Good twitter essay here:
https://twitter.com/studentactivism/sta ... 9602745344Quote:
Here's a thing about wearing a swastika armband in public—not in a march, not at a demonstration, just walking around for hours in public. It's not just a speech act. It's a test. It's a test to see whether you can get away with it. It's an attempt to shift boundaries. It's an attempt to frighten, to cow, to subdue. It's a challenge: "Are you going to stop me?" It's not "political speech" in the way we typically think of that term. It's not simple advocacy of Nazism. It's street harassment.

◆ Data excerpt:
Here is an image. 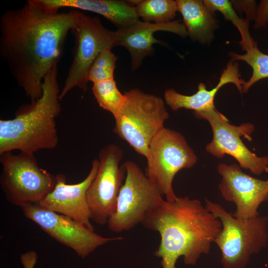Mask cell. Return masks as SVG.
<instances>
[{"mask_svg": "<svg viewBox=\"0 0 268 268\" xmlns=\"http://www.w3.org/2000/svg\"><path fill=\"white\" fill-rule=\"evenodd\" d=\"M205 206L221 221V230L214 243L221 252L223 268H246L250 257L268 242V218L258 216L239 220L220 204L205 199Z\"/></svg>", "mask_w": 268, "mask_h": 268, "instance_id": "4", "label": "cell"}, {"mask_svg": "<svg viewBox=\"0 0 268 268\" xmlns=\"http://www.w3.org/2000/svg\"><path fill=\"white\" fill-rule=\"evenodd\" d=\"M24 268H34L37 261V254L33 251L23 254L20 258Z\"/></svg>", "mask_w": 268, "mask_h": 268, "instance_id": "26", "label": "cell"}, {"mask_svg": "<svg viewBox=\"0 0 268 268\" xmlns=\"http://www.w3.org/2000/svg\"><path fill=\"white\" fill-rule=\"evenodd\" d=\"M207 9L214 14L216 11L221 12L224 18L230 20L239 30L241 40L239 42L243 50H249L256 46L255 42L249 32V20L240 17L231 1L227 0H202Z\"/></svg>", "mask_w": 268, "mask_h": 268, "instance_id": "20", "label": "cell"}, {"mask_svg": "<svg viewBox=\"0 0 268 268\" xmlns=\"http://www.w3.org/2000/svg\"><path fill=\"white\" fill-rule=\"evenodd\" d=\"M245 82L240 78L238 63L231 59L221 73L219 82L215 87L208 90L205 85L201 82L198 85L197 92L191 95H183L174 89H168L164 94V100L173 111L181 108L192 110L194 112L205 111L215 108L214 104L215 96L223 85L233 83L242 93Z\"/></svg>", "mask_w": 268, "mask_h": 268, "instance_id": "16", "label": "cell"}, {"mask_svg": "<svg viewBox=\"0 0 268 268\" xmlns=\"http://www.w3.org/2000/svg\"><path fill=\"white\" fill-rule=\"evenodd\" d=\"M98 165V160H93L88 175L83 181L75 184H67L64 175H57L54 189L39 204L45 208L66 215L94 231V227L90 222L91 213L87 193L97 174Z\"/></svg>", "mask_w": 268, "mask_h": 268, "instance_id": "14", "label": "cell"}, {"mask_svg": "<svg viewBox=\"0 0 268 268\" xmlns=\"http://www.w3.org/2000/svg\"><path fill=\"white\" fill-rule=\"evenodd\" d=\"M58 70L56 65L44 77L39 98L21 106L13 119L0 120V154L14 150L34 153L57 146L56 119L61 111Z\"/></svg>", "mask_w": 268, "mask_h": 268, "instance_id": "3", "label": "cell"}, {"mask_svg": "<svg viewBox=\"0 0 268 268\" xmlns=\"http://www.w3.org/2000/svg\"><path fill=\"white\" fill-rule=\"evenodd\" d=\"M131 2L134 5L138 17L145 22H169L178 11L176 1L172 0H144Z\"/></svg>", "mask_w": 268, "mask_h": 268, "instance_id": "19", "label": "cell"}, {"mask_svg": "<svg viewBox=\"0 0 268 268\" xmlns=\"http://www.w3.org/2000/svg\"><path fill=\"white\" fill-rule=\"evenodd\" d=\"M255 20L254 27L256 28L266 26L268 23V0L261 1Z\"/></svg>", "mask_w": 268, "mask_h": 268, "instance_id": "25", "label": "cell"}, {"mask_svg": "<svg viewBox=\"0 0 268 268\" xmlns=\"http://www.w3.org/2000/svg\"><path fill=\"white\" fill-rule=\"evenodd\" d=\"M71 31L75 37V46L72 61L59 95L60 101L74 88L86 91L89 70L95 59L104 50L118 46L116 31L104 27L97 17L82 13Z\"/></svg>", "mask_w": 268, "mask_h": 268, "instance_id": "8", "label": "cell"}, {"mask_svg": "<svg viewBox=\"0 0 268 268\" xmlns=\"http://www.w3.org/2000/svg\"><path fill=\"white\" fill-rule=\"evenodd\" d=\"M142 224L160 236L154 254L161 259L162 268H177L180 257L186 265L195 266L202 254L209 253L222 228L220 220L201 201L188 197L173 201L163 199Z\"/></svg>", "mask_w": 268, "mask_h": 268, "instance_id": "2", "label": "cell"}, {"mask_svg": "<svg viewBox=\"0 0 268 268\" xmlns=\"http://www.w3.org/2000/svg\"><path fill=\"white\" fill-rule=\"evenodd\" d=\"M246 52L243 55L235 52L230 53L232 60L244 61L252 68L251 78L243 85V92H246L259 80L268 78V55L261 52L257 46Z\"/></svg>", "mask_w": 268, "mask_h": 268, "instance_id": "22", "label": "cell"}, {"mask_svg": "<svg viewBox=\"0 0 268 268\" xmlns=\"http://www.w3.org/2000/svg\"><path fill=\"white\" fill-rule=\"evenodd\" d=\"M118 57L111 49L102 51L92 64L88 72L89 81L94 83L114 79V70Z\"/></svg>", "mask_w": 268, "mask_h": 268, "instance_id": "23", "label": "cell"}, {"mask_svg": "<svg viewBox=\"0 0 268 268\" xmlns=\"http://www.w3.org/2000/svg\"><path fill=\"white\" fill-rule=\"evenodd\" d=\"M126 103L115 118L113 132L146 159L151 141L163 128L169 115L163 100L139 89L125 93Z\"/></svg>", "mask_w": 268, "mask_h": 268, "instance_id": "5", "label": "cell"}, {"mask_svg": "<svg viewBox=\"0 0 268 268\" xmlns=\"http://www.w3.org/2000/svg\"><path fill=\"white\" fill-rule=\"evenodd\" d=\"M176 1L178 11L183 16L188 35L194 40L202 43L211 42L218 23L203 1L177 0Z\"/></svg>", "mask_w": 268, "mask_h": 268, "instance_id": "18", "label": "cell"}, {"mask_svg": "<svg viewBox=\"0 0 268 268\" xmlns=\"http://www.w3.org/2000/svg\"><path fill=\"white\" fill-rule=\"evenodd\" d=\"M82 14L74 9L59 12L40 0H28L1 14L0 58L31 101L41 96L44 78L58 65L67 36Z\"/></svg>", "mask_w": 268, "mask_h": 268, "instance_id": "1", "label": "cell"}, {"mask_svg": "<svg viewBox=\"0 0 268 268\" xmlns=\"http://www.w3.org/2000/svg\"><path fill=\"white\" fill-rule=\"evenodd\" d=\"M233 6L237 10L244 11L246 14L248 20L255 19L258 8L255 0H232Z\"/></svg>", "mask_w": 268, "mask_h": 268, "instance_id": "24", "label": "cell"}, {"mask_svg": "<svg viewBox=\"0 0 268 268\" xmlns=\"http://www.w3.org/2000/svg\"><path fill=\"white\" fill-rule=\"evenodd\" d=\"M43 4L59 10L63 7L84 10L102 15L118 29L139 20L135 6L130 1L118 0H41Z\"/></svg>", "mask_w": 268, "mask_h": 268, "instance_id": "17", "label": "cell"}, {"mask_svg": "<svg viewBox=\"0 0 268 268\" xmlns=\"http://www.w3.org/2000/svg\"><path fill=\"white\" fill-rule=\"evenodd\" d=\"M146 160V175L165 200L173 201L178 197L172 185L175 175L193 167L198 157L181 134L164 127L151 141Z\"/></svg>", "mask_w": 268, "mask_h": 268, "instance_id": "7", "label": "cell"}, {"mask_svg": "<svg viewBox=\"0 0 268 268\" xmlns=\"http://www.w3.org/2000/svg\"><path fill=\"white\" fill-rule=\"evenodd\" d=\"M92 91L99 106L116 118L126 102L125 93L118 89L114 79L93 83Z\"/></svg>", "mask_w": 268, "mask_h": 268, "instance_id": "21", "label": "cell"}, {"mask_svg": "<svg viewBox=\"0 0 268 268\" xmlns=\"http://www.w3.org/2000/svg\"><path fill=\"white\" fill-rule=\"evenodd\" d=\"M0 162L1 189L12 205L39 204L56 186V176L39 167L34 153L5 152L0 154Z\"/></svg>", "mask_w": 268, "mask_h": 268, "instance_id": "6", "label": "cell"}, {"mask_svg": "<svg viewBox=\"0 0 268 268\" xmlns=\"http://www.w3.org/2000/svg\"><path fill=\"white\" fill-rule=\"evenodd\" d=\"M217 171L222 177L218 186L221 196L236 205L233 216L244 220L260 215V205L268 201V180L247 175L235 164H219Z\"/></svg>", "mask_w": 268, "mask_h": 268, "instance_id": "13", "label": "cell"}, {"mask_svg": "<svg viewBox=\"0 0 268 268\" xmlns=\"http://www.w3.org/2000/svg\"><path fill=\"white\" fill-rule=\"evenodd\" d=\"M170 32L185 37L188 35L184 23L172 21L165 23H154L139 20L116 31L118 46L124 47L131 57L132 70L137 68L143 60L153 53V45L162 42L154 37L157 31Z\"/></svg>", "mask_w": 268, "mask_h": 268, "instance_id": "15", "label": "cell"}, {"mask_svg": "<svg viewBox=\"0 0 268 268\" xmlns=\"http://www.w3.org/2000/svg\"><path fill=\"white\" fill-rule=\"evenodd\" d=\"M193 114L197 118L206 120L211 128L213 137L206 146L207 152L218 158L228 154L238 161L241 168L256 175L268 172V156H257L247 147L241 137L252 140L251 135L255 129L253 124L232 125L215 108L194 112Z\"/></svg>", "mask_w": 268, "mask_h": 268, "instance_id": "10", "label": "cell"}, {"mask_svg": "<svg viewBox=\"0 0 268 268\" xmlns=\"http://www.w3.org/2000/svg\"><path fill=\"white\" fill-rule=\"evenodd\" d=\"M122 149L115 144H109L100 151L97 174L87 193L91 219L103 225L115 210L117 199L126 174Z\"/></svg>", "mask_w": 268, "mask_h": 268, "instance_id": "11", "label": "cell"}, {"mask_svg": "<svg viewBox=\"0 0 268 268\" xmlns=\"http://www.w3.org/2000/svg\"><path fill=\"white\" fill-rule=\"evenodd\" d=\"M23 214L36 223L48 235L84 258L99 247L122 237L100 236L82 224L63 214L47 209L39 204L21 207Z\"/></svg>", "mask_w": 268, "mask_h": 268, "instance_id": "12", "label": "cell"}, {"mask_svg": "<svg viewBox=\"0 0 268 268\" xmlns=\"http://www.w3.org/2000/svg\"><path fill=\"white\" fill-rule=\"evenodd\" d=\"M126 179L117 199L115 211L108 221L115 232L127 231L142 223L147 213L163 199L155 185L134 162L124 163Z\"/></svg>", "mask_w": 268, "mask_h": 268, "instance_id": "9", "label": "cell"}]
</instances>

◆ Exercise directions: Print the passage about wearing a swastika armband in public word for word, from "Good twitter essay" to "It's street harassment.".

◆ Solution:
Good twitter essay here:
https://twitter.com/studentactivism/sta ... 9602745344Quote:
Here's a thing about wearing a swastika armband in public—not in a march, not at a demonstration, just walking around for hours in public. It's not just a speech act. It's a test. It's a test to see whether you can get away with it. It's an attempt to shift boundaries. It's an attempt to frighten, to cow, to subdue. It's a challenge: "Are you going to stop me?" It's not "political speech" in the way we typically think of that term. It's not simple advocacy of Nazism. It's street harassment.